Pathak, J.@mdashThe Income Tax Appellate Tribunal has referred the following question:
Whether, on the materials produced by the assessee, the Tribunal was bound to hold that the business at Lahore and Barabanki did constitute the
same business so as to justify the allowance of Rs. 40,000 as interest ?
2. The reference relates to the assessment years 1949-50 and 1951-52. The assessee is a registered firm. It operates a sugar mill at Barabanki in
U.P. and had a flour mill at Lahore in Punjab. The flour mill at Lahore was closed down at the time of the partition of the country, and the assets
and liabilities were transferred to Barabanki. The liabilities so transferred amounted to Rs. 7,51,397. For the assessment year 1949-50 the
assessee claimed a deduction on account of interest paid in respect of these liabilities. The claim was disallowed by the Income Tax Officer on the
ground that the liabilities related to the defunct business in Pakistan. He estimated the interest at Rs. 40,000 and added that amount to the profits.
Similarly, for the assessment year 1951-52, he disallowed the claim to deduction of interest, and added a similar figure of Rs. 40,000 to the profits.
On appeal by the assessee, the Appellate Assistant Commissioner held that the assessee was entitled to the deduction of interest for the two
assessment years.

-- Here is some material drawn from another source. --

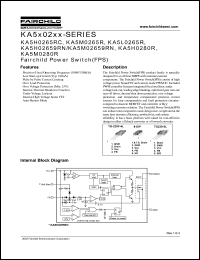 KA5M0265R Datasheet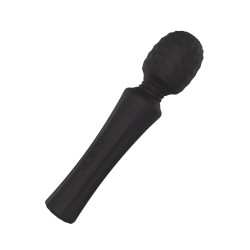 Power Wand Flexible Schwarz Wiederaufladbare 40 Modi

He took the view that the business carried on at Barabanki and that carried on at Lahore were one and the same business. The
Income Tax Officer appealed to the Income Tax Appellate Tribunal. The Tribunal allowed the appeal homing that the assessee was not entitled to
the deduction claimed by it. On a reference being denied by the Tribunal, the assessee applied to this court u/s 66(2) of the Indian Income Tax
Act, 1922, and the court then called for a reference on the question set out above. The reference has now been received.

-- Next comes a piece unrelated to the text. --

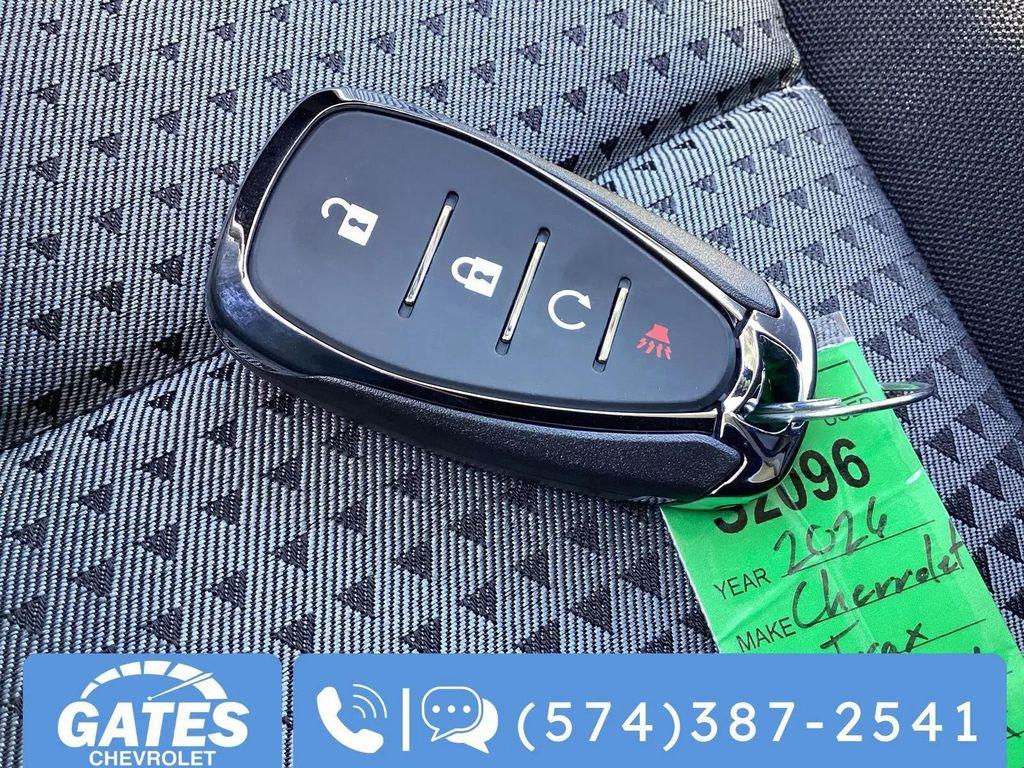 new 2026 Chevrolet Trax car, priced at $26,150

3. The Tribunal has clearly found that the flour mill at Lahore was a separate business from the sugar mill at Barabanki. It has specifically held that
the activities at Barabanki and Lahore were quite diverse and distinct and there was no interconnection, interlacing or interdependence between the
two businesses. Learned counsel for the assessee has referred us to the decision of the Supreme Court in Commissioner of Income Tax, Madras
Vs. Prithvi Insurance Co. Ltd., The Supreme Court laid down that the interconnection, interlacing, interdependence and unity of a business are
evidenced by the existence of a common management, common business organisation, common administration, common fund and common place
of business. Before us, there is no finding by the Tribunal that there existed in the present case a common management, common business
organisation, common administration, common fund and a common place of business. The Tribunal has emphatically held that there was no
interconnection, interlacing and interdependence between the two businesses. The several considerations from which one can infer that a single
business was being carried on are absent. The finding is one of fact, and in the absence of anything to show that the finding is erroneous in law, we
must take it as the basis for deciding the question referred. It seems to us that there can be no dispute that upon that finding the question referred
must be answered in the negative.
4. The question is answered in the negative in favour of the Commissioner of Income Tax and against the assessee. The Commissioner is entitled to
his costs which we assess at Rs. 200, Counsel''s fee is assessed in the same figure.